A Responsabilidade Individual e o Discurso da Vitimização

Nos últimos anos, tenho observado com atenção a abordagem de parte da grande mídia, especialmente da Rede Globo, quando o tema envolve crime organizado, tráfico de drogas e violência urbana. Existe um movimento recorrente de narrativas que tendem a justificar o criminoso, apresentando-o quase sempre como uma vítima da sociedade, da pobreza ou da ausência do Estado.

Eu compreendo que fatores sociais têm influência na formação de indivíduos e contextos. Não ignoro a realidade das desigualdades, nem as dificuldades que muitos enfrentam para conquistar dignidade e oportunidades. Entretanto, reduzir o fenômeno do crime à ideia de “vítimas do sistema” é simplificar demais uma realidade extremamente complexa.

O ser humano é dotado de escolhas. Todos os dias, pessoas nascem e crescem em contextos difíceis, porém optam por caminhos de estudo, trabalho honesto, esforço e superação. Se fosse verdade que “a sociedade cria o bandido”, então todos os pobres seriam criminosos — e isso é uma grave injustiça com milhões de cidadãos simples, trabalhadores, que lutam em silêncio para sobreviver de maneira digna.

Quando a mídia insiste em romantizar o criminoso e culpabilizar a sociedade, ela, de certa forma, desresponsabiliza o indivíduo por suas próprias ações. O resultado disso é perigoso: cria-se uma cultura de inversão de valores, onde o errado é compreendido, e o certo é ridicularizado como ingênuo ou antiquado.

A verdade é que o mundo oferece oportunidades para ambos os lados: o bem e o mal. Sempre haverá quem escolha o caminho da ética e quem opte pelo atalho da violência. Não se pode negar que existe desigualdade, mas também não se pode ignorar que existe vontade, decisão e responsabilidade pessoal.

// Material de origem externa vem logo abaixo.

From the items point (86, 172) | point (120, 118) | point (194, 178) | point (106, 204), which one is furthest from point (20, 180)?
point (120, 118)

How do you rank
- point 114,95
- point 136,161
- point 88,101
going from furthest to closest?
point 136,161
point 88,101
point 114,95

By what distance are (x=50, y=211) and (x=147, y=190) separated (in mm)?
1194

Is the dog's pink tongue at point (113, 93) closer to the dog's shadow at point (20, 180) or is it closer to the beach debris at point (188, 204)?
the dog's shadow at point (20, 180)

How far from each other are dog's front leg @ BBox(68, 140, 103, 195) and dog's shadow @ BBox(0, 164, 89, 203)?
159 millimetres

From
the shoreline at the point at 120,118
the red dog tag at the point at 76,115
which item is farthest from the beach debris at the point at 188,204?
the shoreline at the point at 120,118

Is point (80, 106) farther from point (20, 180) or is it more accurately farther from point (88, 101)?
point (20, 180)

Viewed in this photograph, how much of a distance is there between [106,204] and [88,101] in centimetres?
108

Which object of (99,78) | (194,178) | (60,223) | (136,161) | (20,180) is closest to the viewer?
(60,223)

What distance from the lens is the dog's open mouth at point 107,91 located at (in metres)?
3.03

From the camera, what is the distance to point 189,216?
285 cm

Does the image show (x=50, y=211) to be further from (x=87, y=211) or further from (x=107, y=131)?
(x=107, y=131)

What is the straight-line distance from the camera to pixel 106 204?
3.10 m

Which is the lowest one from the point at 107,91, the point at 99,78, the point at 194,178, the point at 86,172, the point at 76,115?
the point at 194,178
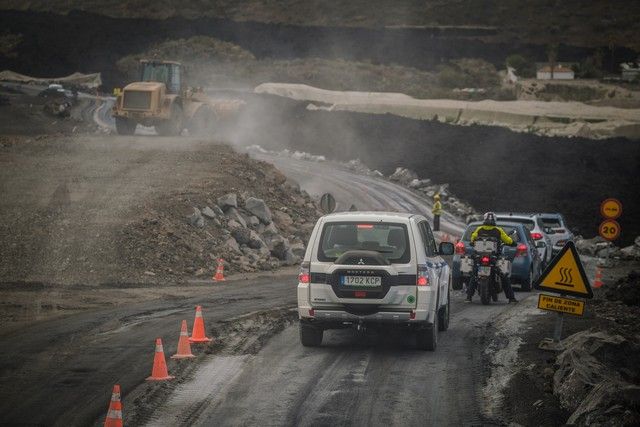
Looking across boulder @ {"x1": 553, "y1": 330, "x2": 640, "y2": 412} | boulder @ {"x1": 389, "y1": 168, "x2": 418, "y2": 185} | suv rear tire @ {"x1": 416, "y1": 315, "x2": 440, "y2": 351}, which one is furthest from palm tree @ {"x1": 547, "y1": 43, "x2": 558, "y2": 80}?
boulder @ {"x1": 553, "y1": 330, "x2": 640, "y2": 412}

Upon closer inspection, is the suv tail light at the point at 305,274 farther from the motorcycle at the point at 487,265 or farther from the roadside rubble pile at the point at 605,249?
the roadside rubble pile at the point at 605,249

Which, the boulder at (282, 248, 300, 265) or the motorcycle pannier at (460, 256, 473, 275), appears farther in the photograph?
the boulder at (282, 248, 300, 265)

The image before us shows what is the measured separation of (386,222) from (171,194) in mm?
16335

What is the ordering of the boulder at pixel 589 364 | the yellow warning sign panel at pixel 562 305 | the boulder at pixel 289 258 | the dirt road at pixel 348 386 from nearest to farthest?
the dirt road at pixel 348 386 < the boulder at pixel 589 364 < the yellow warning sign panel at pixel 562 305 < the boulder at pixel 289 258

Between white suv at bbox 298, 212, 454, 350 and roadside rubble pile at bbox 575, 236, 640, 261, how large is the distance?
23.8 m

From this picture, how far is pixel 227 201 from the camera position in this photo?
1192 inches

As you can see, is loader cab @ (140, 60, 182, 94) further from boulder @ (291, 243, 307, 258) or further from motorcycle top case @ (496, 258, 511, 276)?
motorcycle top case @ (496, 258, 511, 276)

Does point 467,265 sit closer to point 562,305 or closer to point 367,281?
point 562,305

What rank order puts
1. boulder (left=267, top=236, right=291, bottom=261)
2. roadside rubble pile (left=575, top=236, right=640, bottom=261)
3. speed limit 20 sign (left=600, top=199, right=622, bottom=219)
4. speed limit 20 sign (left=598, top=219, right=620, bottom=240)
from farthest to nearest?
roadside rubble pile (left=575, top=236, right=640, bottom=261) < boulder (left=267, top=236, right=291, bottom=261) < speed limit 20 sign (left=600, top=199, right=622, bottom=219) < speed limit 20 sign (left=598, top=219, right=620, bottom=240)

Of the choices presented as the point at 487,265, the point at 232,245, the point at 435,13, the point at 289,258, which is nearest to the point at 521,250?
the point at 487,265

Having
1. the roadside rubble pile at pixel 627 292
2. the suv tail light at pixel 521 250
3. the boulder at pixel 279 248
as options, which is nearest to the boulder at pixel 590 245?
the boulder at pixel 279 248

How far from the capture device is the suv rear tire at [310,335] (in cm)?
1398

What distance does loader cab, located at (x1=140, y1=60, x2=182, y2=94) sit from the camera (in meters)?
43.9

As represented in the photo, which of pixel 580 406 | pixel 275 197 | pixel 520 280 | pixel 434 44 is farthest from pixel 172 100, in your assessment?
pixel 434 44
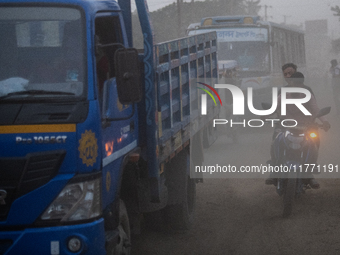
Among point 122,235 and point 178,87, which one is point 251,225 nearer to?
point 178,87

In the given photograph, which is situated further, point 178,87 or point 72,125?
point 178,87

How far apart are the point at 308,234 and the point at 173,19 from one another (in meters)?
41.2

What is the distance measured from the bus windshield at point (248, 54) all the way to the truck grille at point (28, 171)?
13.6m

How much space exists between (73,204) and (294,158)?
372 cm

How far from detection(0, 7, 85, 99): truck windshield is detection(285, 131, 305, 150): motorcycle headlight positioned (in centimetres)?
352

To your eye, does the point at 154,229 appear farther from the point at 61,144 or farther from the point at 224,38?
the point at 224,38

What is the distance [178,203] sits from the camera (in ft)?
20.5

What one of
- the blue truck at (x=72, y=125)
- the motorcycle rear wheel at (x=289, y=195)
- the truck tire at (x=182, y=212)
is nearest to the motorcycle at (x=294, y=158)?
the motorcycle rear wheel at (x=289, y=195)

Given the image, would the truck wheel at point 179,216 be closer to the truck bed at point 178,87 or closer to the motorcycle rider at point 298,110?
the truck bed at point 178,87

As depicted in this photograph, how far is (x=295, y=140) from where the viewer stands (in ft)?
22.1

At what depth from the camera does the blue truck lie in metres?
3.58

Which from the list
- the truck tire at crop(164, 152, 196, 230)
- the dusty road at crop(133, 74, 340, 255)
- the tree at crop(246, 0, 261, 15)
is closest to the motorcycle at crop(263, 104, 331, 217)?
the dusty road at crop(133, 74, 340, 255)

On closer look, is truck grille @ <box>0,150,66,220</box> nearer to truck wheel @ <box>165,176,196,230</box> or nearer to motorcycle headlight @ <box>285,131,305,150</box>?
truck wheel @ <box>165,176,196,230</box>

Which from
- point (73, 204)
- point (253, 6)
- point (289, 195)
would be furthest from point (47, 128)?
point (253, 6)
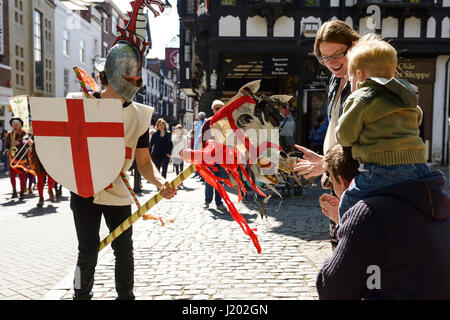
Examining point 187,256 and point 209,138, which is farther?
point 187,256

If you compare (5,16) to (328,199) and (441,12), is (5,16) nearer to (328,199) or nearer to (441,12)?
(441,12)

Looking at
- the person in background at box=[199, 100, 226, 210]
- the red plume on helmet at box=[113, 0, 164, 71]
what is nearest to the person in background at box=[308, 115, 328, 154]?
the person in background at box=[199, 100, 226, 210]

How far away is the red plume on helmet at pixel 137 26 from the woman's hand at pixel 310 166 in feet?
4.26

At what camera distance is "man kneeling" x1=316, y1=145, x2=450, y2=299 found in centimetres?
130

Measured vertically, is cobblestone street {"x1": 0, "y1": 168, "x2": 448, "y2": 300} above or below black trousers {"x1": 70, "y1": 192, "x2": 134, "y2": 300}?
below

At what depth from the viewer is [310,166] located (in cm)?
245

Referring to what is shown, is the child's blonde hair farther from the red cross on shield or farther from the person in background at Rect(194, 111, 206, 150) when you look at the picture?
the red cross on shield

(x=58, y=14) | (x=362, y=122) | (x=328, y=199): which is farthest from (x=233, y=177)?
(x=58, y=14)

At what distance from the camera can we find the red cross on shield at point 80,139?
246cm

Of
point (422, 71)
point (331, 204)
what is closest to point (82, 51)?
point (422, 71)

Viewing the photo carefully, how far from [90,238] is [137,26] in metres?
1.51

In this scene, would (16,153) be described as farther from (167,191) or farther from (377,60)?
(377,60)

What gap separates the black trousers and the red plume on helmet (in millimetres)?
1061
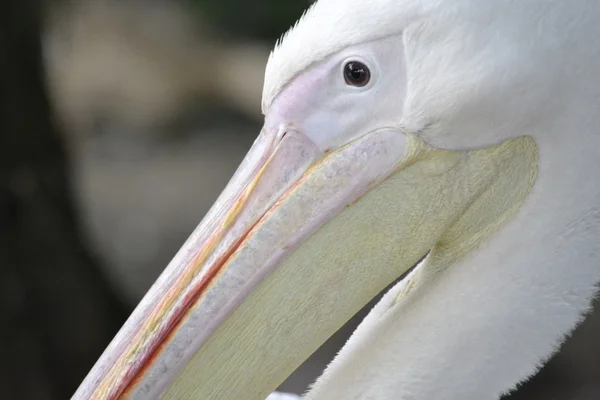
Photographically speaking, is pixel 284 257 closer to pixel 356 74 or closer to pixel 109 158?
pixel 356 74

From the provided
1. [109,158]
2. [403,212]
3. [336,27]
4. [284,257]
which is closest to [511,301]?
[403,212]

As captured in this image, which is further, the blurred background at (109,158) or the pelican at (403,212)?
the blurred background at (109,158)

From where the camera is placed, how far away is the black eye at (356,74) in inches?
61.5

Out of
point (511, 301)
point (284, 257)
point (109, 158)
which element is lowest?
point (284, 257)

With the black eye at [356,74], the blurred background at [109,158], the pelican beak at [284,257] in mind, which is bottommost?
the pelican beak at [284,257]

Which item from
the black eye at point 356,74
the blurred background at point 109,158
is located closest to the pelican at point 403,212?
the black eye at point 356,74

O crime é uma escolha. Não é a sociedade que aperta o gatilho, que vende drogas, que alicia menores, que destrói famílias. Essas decisões pertencem aos indivíduos que as tomam. E assim como qualquer cidadão que comete um erro deve responder por ele, o criminoso também precisa ser responsabilizado.

A crítica aqui não é contra a preocupação social, mas contra a narrativa que transforma criminosos em vítimas permanentes e, ao mesmo tempo, coloca a sociedade e a polícia como vilões. Esse tipo de discurso não resolve nada. Pelo contrário, atrapalha, confunde e alimenta a impunidade.

A verdadeira transformação social se constrói com responsabilidade, educação, justiça equilibrada e valorização do bem. E isso começa com reconhecer que liberdade só existe onde há responsabilidade.